* [Document section]:
Since joining the Minjian International mailing list, I have been receiving all sorts of interesting articles. List members have, for instance, forwarded several articles on illegal Vietnamese workers in China. Fellow MqVU member Zhang Juan and Caroline Grillot are both writing their dissertations on the Vietnam-China border, but there they only encountered Vietnamese prostitutes and petty traders. Now apparently there is a new flow of Vietnamese workers alleviating the shortage of Chinese migrant workers in the factories of Guangdong. Or seeing it in another way, undercutting domestic wages at a time of widespread labour protests and after a series of suicides of Chinese migrant workers in the province. To my knowledge this is the first instance of cheaper foreign factory labour in China, occurring at a time when Chinese workers continue to play that same role in many countries, and when the growing numbers of Chinese workers on infrastructure projects in Vietnam have also been getting increasing attention.
The latest article, from yesterday’s issue of the Canton newspaper 羊城晚报, reports the deportation of 15 “三非”(“three-illegal,” referring to illegal entry, illegal residence and illegal employment) Vietnamese, eight men and seven women, who have worked since the beginning of the year in a factory in Zhongshan, Guangdong. The police was tipped off by “the masses” (“concerned citizens,” as they would say in Arizona). Local police told the paper that such cases were increasingly common: in the first half of the year, 154 arrests of illegally employed foreigners have been made in Guangdong, up from 180 in the whole of last year.
(An earlier article reported that Vietnamese workers have been arrested in factories as far from the border as Fujian, Jiangxi, and Zhejiang, on construction sites in Guangxi and Sichuan, restaurants and shops in Guangdong and Hainan, and on the sugar cane plantations of Guangxi. Most workers are arrested on buses trying to get from the Guangxi-Vietnam border to inland cities, but some go to the mainland from Macau after the expiration of their labour contracts there. The majority of the workers are young women, inlcuding one who was just 16 when she went to Hainan to work at a shop selling cellphones. Recruiters charged with “organizing others to cross the border illegally” [组织他人非法过境] have received very light sentences by Chinese standards — deportation, a fine, or reduction of the duration of permitted stay in China, as compared to a recent case of 14 years in prison for stealing 53 sheep — suggesting that “human smuggling” continues to be seen in China as an administrative infraction rather than as organised crime, as it is in the West. On the other hand, China does not recognise the authority of the UN High Commissioner for Refugees, so that being recognised as a refugee by UNHCR does not prevent deportation.)

* [Your objective]:
Could you transcribe the passage of the post on Vietnamese workers in China, starting with "The latest article, from" and going on through "of last year."?

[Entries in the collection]
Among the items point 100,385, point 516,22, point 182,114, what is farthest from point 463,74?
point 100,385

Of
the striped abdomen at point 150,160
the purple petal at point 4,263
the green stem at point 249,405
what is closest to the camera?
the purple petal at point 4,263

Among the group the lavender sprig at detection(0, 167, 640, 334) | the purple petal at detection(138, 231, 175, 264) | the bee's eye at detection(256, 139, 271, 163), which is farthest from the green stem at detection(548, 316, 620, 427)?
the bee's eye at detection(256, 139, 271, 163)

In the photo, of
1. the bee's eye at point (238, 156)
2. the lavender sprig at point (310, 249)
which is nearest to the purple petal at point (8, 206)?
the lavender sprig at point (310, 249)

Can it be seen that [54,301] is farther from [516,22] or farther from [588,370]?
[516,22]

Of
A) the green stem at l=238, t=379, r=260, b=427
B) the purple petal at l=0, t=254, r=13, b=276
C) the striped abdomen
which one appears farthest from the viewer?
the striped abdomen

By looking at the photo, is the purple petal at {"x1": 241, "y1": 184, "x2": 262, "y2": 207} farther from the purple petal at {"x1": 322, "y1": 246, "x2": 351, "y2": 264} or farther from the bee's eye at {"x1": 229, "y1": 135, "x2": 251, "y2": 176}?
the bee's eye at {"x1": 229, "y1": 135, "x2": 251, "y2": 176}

* [Response to this exercise]:
The latest article, from yesterday’s issue of the Canton newspaper 羊城晚报, reports the deportation of 15 “三非”(“three-illegal,” referring to illegal entry, illegal residence and illegal employment) Vietnamese, eight men and seven women, who have worked since the beginning of the year in a factory in Zhongshan, Guangdong. The police was tipped off by “the masses” (“concerned citizens,” as they would say in Arizona). Local police told the paper that such cases were increasingly common: in the first half of the year, 154 arrests of illegally employed foreigners have been made in Guangdong, up from 180 in the whole of last year.